Approximately 94 percent of mosquito-borne infections reported in the state in 2016 were acquired during travel outside the continental United States, including 98 cases of Zika virus infection. To date, all reported cases of Zika in North Carolina have been associated with travel outside of the continental United States.
The most commonly reported mosquito-borne illnesses that are endemic to North Carolina, meaning they can be acquired in the state, are LaCrosse, West Nile and Eastern equine encephalitis.
- Avoid tick habitats, such as wooded, grassy or brushy areas.
- Use tick repellent that contains DEET (or equivalent) on exposed skin and wear permethrin-treated clothing. Use caution when applying to children.
- Reduce tick habitats with selective landscaping techniques.
- If there is a tick attached to your body, carefully remove the tick by grasping it with fine-tipped tweezers as close as possible to your skin, then apply a steady, gentle pull until it releases.
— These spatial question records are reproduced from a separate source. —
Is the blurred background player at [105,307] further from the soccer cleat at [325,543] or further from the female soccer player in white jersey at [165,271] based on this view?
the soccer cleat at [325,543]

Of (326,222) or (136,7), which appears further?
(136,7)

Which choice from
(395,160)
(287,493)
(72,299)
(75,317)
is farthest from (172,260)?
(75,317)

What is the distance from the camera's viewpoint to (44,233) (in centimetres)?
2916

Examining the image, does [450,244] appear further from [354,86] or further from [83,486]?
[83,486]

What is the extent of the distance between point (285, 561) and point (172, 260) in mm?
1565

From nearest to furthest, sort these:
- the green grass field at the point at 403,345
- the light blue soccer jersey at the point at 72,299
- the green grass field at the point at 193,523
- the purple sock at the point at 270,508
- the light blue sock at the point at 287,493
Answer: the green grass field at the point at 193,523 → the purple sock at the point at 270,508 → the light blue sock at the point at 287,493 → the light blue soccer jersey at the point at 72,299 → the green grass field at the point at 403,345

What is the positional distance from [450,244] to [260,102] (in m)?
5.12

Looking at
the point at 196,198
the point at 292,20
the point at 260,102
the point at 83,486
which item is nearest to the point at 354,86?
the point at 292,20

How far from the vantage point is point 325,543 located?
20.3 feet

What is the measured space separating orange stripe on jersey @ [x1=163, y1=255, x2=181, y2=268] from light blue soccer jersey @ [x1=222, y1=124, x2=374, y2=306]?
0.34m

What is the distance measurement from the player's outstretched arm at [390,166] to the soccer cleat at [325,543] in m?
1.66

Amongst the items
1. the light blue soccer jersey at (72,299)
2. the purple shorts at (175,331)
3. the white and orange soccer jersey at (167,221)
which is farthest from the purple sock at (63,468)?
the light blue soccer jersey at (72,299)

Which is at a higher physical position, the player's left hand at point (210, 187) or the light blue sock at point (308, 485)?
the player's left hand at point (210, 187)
- Use mosquito repellent that contains DEET (or equivalent) when outside. Use caution when applying to children.
- Install or repair screens on windows and doors, and use air conditioning if possible.
- Talk with your primary care provider or local health department if you plan to travel to an area where exotic mosquito-borne diseases occur. Always check your destination to identify appropriate prevention methods.
- Women who are pregnant should not travel to areas with risk of Zika. Women who are trying to get pregnant and their partners should avoid nonessential travel to areas with a CDC Zika travel notice.
- “Tip and Toss” – Reduce mosquito breeding by emptying standing water from flowerpots, gutters, buckets, pool covers, pet water dishes, discarded tires and birdbaths at least once a week.